Exercise description: An exact repetition of all the entries that follow is required.

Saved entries

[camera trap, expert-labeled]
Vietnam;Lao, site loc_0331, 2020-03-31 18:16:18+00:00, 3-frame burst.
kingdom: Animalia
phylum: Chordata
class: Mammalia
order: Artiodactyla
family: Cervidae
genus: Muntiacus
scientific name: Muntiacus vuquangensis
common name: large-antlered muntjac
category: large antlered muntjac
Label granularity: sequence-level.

Task output:
[camera trap, expert-labeled]
Vietnam;Lao, site loc_0331, 2020-03-31 18:16:18+00:00, 3-frame burst.
kingdom: Animalia
phylum: Chordata
class: Mammalia
order: Artiodactyla
family: Cervidae
genus: Muntiacus
scientific name: Muntiacus vuquangensis
common name: large-antlered muntjac
category: large antlered muntjac
Label granularity: sequence-level.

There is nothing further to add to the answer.